Thanks for sharing that real-life case, Neil. We are historically accustomed to digital data processing inherently assuring data integrity. It was dismaying, then, to read the TSM 5.1 Technical Guide redbook and see it say things like, "New communication and SAN hardware products are more susceptible to data loss" and "...data corruption introduced either by the network or by errors within the storage environment", Data loss?? Corruption?? Indeed. The TSM developers realized this and provided CRC functionality to help validate data integrity. If you have a complex data transfer and/or storage environment, you may want to consider turning on CRC.
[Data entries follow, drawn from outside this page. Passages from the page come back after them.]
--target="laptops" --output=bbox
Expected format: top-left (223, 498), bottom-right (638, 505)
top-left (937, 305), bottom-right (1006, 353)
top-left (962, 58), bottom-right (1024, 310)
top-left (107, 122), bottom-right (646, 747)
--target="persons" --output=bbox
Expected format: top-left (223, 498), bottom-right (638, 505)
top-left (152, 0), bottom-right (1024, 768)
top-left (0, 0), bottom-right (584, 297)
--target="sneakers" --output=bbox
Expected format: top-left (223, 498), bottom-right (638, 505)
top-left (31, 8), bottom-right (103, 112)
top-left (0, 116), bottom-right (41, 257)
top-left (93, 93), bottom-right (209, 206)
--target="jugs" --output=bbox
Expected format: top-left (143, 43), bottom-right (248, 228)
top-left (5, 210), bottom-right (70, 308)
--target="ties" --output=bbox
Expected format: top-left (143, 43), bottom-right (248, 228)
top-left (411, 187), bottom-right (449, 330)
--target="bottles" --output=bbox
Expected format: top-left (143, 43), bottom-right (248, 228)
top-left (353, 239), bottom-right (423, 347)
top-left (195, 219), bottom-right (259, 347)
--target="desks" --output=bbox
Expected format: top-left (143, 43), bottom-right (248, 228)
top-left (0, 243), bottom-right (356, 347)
Richard Sims On Nov 2, 2005, at 5:30 AM, Neil Schofield wrote:
We had issues like this 18 months ago. It coincided with us adding some new HBAs to balance the load. It transpired that one of the HBAs was silently corrupting the data as it was writing it to tape. We only realised when we came to read the data back. The problem was that the same HBA was being used to write data to both the local (primary) and remote (copy) storage pools over a long-distance SAN, so we lost some data. Once we identified the HBA as the source of the problem and removed it, we then had the task of identifying every tape that had been written using it. Almost all were bad! We deleted the copy tapes and for primary tapes, we restored from copy tapes where possible. The HBA - an Emulex LP9802 - was described as having 'end-to-end parity protection' but this didn't work for us. I opened a PMR, but IBM made the observation that they are not responsible for the data after it has been passed to the HBA. So maybe one of your SCSI/FC adapters has gone bad? Regards Neil Schofield Yorkshire Water Services Ltd.